We have been thinking of adding a 2nd dog to our family for some time now. We have been preapproved at our local shelter. We want to be certain though that the choice we make is a good fit for us. Having said this, there is an old gal there that has touched our hearts. She is 9 1/2 years old but still seems to have lots of spunk left in her. I can't help thinking that we could make the last couple years of her life special. This is a no kill shelter but not sure how long they would keep a senior. She's been there since July. I'm trying to be realistic about the whole thing, there are many reasons I can talk myself out of it and many reasons I can talk myself in to it. 

Any advice, comments, experiences to share?
Here is the link

http://www.monctonspca.ca/animaldescription.php?id=1357


----------



## BowWowMeow (May 7, 2007)

Seniors are the absolute BEST! As soon as I am able to adopt again it will be a senior. 

I can't say enough good things about them and there are certainly way too many needing homes.


----------



## Fodder (Oct 21, 2007)

the only downsides to seniors are health, and your shortened time with them. once you've prepared yourself financially and emotionally for that... i would definitely say go for it. i've had 2 dogs more than i've had 1 and its really not that much work (solid training helps a ton).

also, having a recently turned 10yr old female with a lot of spunk... i'd adopt her in a heartbeat. aside from HD, her health is perfect.


----------



## shilohsmom (Jul 14, 2003)

She's beautiful and what a wonderful thing to do. I'd say go for it. Can you set it up so that Bogart can meet and spend some time with her?


----------



## littledmc17 (Apr 9, 2008)

> Originally Posted By: shilohsmomShe's beautiful and what a wonderful thing to do. I'd say go for it. Can you set it up so that Bogart can meet and spend some time with her?


I so agree!!

go for it


----------



## Chicagocanine (Aug 7, 2008)

If you can afford it and are prepared for the short time you may have with the dog, definitely go for it.


----------



## Sasha2008 (Feb 19, 2008)

I think we may bring Bogart to meet her tonight. Thinking they would do ok he's a pretty calm guy, for a young dog, he's got an old soul


----------



## shilohsmom (Jul 14, 2003)

Please let us know how it goes. I've always felt Dogs are a gift from G-d, so I'm thinking your latest present is waiting for you at the Shelter.


----------



## littledmc17 (Apr 9, 2008)

Then go for it


----------



## kshort (Jun 4, 2004)

If you can prepare yourself emotionally, then I think it's one of the most wonderful things someone can do. It takes a totally unselfish person to be able to overlook their own feelings and give their heart and home to one of these wonderful souls. 

We never know how long someone is going to be in our lives. There is no guarantee that a young dog will live a long and healthy life.
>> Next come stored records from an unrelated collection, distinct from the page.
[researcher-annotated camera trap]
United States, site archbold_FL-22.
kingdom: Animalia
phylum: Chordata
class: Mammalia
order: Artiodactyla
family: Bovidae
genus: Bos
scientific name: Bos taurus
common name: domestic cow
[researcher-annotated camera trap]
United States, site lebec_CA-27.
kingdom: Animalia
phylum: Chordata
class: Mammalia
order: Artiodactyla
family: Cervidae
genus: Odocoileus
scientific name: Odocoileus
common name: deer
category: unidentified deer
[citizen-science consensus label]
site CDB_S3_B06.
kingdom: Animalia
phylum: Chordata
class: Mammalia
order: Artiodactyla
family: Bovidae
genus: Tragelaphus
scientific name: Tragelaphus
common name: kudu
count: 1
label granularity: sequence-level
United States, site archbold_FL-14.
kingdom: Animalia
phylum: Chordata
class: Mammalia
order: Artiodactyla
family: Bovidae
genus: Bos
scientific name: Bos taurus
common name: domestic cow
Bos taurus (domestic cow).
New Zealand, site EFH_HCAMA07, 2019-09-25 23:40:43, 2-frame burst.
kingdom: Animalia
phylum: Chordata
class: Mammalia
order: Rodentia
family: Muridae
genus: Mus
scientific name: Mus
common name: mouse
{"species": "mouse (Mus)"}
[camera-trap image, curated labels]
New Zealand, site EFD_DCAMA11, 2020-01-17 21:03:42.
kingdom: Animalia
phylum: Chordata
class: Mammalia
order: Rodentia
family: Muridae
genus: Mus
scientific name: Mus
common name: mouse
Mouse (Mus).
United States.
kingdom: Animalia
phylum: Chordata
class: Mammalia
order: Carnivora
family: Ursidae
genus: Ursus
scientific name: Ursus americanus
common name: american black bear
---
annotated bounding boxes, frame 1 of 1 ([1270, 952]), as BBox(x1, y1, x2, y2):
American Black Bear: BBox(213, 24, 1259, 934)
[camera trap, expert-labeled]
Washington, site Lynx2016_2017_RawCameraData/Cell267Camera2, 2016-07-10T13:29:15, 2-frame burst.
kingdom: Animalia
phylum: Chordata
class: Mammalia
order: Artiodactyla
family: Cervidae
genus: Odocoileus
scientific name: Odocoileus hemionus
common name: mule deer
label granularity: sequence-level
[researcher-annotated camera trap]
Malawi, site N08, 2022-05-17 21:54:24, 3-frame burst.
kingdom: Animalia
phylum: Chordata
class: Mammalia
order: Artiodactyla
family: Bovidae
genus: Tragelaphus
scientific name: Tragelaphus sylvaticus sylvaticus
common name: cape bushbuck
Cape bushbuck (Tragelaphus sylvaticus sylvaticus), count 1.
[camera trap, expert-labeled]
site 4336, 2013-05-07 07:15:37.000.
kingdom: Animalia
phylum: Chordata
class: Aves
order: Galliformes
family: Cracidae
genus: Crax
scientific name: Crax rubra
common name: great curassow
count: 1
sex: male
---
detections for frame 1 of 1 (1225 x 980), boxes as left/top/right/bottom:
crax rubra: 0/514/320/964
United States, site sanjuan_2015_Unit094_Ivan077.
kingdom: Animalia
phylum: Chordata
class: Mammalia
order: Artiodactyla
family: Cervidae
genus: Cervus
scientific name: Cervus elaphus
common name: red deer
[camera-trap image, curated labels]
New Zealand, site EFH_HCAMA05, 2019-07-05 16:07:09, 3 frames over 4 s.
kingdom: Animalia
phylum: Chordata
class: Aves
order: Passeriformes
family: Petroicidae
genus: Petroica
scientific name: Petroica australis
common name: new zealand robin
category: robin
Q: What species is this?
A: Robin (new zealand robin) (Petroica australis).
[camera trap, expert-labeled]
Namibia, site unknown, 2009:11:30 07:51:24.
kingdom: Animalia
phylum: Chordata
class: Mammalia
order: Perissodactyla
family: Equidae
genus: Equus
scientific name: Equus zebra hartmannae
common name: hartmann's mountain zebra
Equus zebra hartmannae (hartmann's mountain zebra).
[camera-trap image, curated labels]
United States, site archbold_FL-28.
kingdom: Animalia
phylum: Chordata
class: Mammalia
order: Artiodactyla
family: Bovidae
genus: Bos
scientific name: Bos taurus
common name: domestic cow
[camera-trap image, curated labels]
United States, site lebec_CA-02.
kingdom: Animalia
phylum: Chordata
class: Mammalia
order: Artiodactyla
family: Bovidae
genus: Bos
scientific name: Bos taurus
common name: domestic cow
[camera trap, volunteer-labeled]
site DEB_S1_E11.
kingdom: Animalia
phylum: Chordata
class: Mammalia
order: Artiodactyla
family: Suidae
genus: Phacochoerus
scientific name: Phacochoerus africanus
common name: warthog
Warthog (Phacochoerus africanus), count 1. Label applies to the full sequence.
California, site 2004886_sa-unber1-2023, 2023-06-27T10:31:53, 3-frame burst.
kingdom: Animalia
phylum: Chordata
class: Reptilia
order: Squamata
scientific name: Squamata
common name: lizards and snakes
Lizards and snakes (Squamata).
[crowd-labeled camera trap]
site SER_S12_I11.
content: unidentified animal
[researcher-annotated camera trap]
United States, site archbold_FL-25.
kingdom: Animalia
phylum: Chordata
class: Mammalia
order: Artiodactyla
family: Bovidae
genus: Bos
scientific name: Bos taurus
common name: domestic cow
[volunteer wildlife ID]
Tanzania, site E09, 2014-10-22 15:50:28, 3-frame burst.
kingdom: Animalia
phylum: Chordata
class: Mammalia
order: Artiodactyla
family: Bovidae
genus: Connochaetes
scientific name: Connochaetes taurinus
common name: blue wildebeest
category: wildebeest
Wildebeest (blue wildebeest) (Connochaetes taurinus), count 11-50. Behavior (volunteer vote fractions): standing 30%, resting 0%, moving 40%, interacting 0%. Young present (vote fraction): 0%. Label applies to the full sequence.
We take our chances each and every time we commit our lives to them.

Good luck and I'll be anxious to see what you decide. Thank you for considering this grand 'ole gal!







She's gorgeous!!


----------



## MatsiRed (Dec 5, 2004)

_I'm trying to be realistic about the whole thing, there are many reasons I can talk myself out of it and many reasons I can talk myself in to it. _

Aw, Tasha is beautiful. 

I've developed a motto for adoptions. ONLY SENIORS. Even my seven year old niece loves the older ones better than the younger ones now. She explained why last evening as we were talking about older dogs:

"They're not crazy like puppies."
"They just want to sit beside you all the time and listen to you."
"You can have fun with them when you want to, but they'll leave you alone if you just want to have some quiet time, like when you need to do your homework."
"They're easy to teach tricks because puppies don't sit still long enough to pay attention."
"They're just so sweet."
"You know you don't have a lot of time with them so the time you do have is better time, because you make it that way."
"They are good teachers."
"You get to have another grandparent."

From my own perspective:

I personally haven't found that they cost any more than the younger dogs I've had. A health issue is a health issue, young or old. It also depends on your approach with an older dog, such as if you would treat a terminal illness or not, how aggressive you would want to be, etc.

You do have to be someone who copes with end of life issues well. I have fellow volunteers who I'm certain could never take on older or young unhealthy dogs because they already operate in depressed, fearful, or worry mode and that type of situation really puts them on edge. 

Without our interventions, the odds are against the old dog who will most likely die or suffer alone. The difference we can make in an old dog's life is huge. It's also empowering, to know you can elevate this dog in life, from the life of cinderella, out the concrete asylum for castaway pets all the way up to your happy castle where she is sure to be pampered like a queen. Of course, it's YOU who will be her servant, hehe, and love every minute of it, I'll bet.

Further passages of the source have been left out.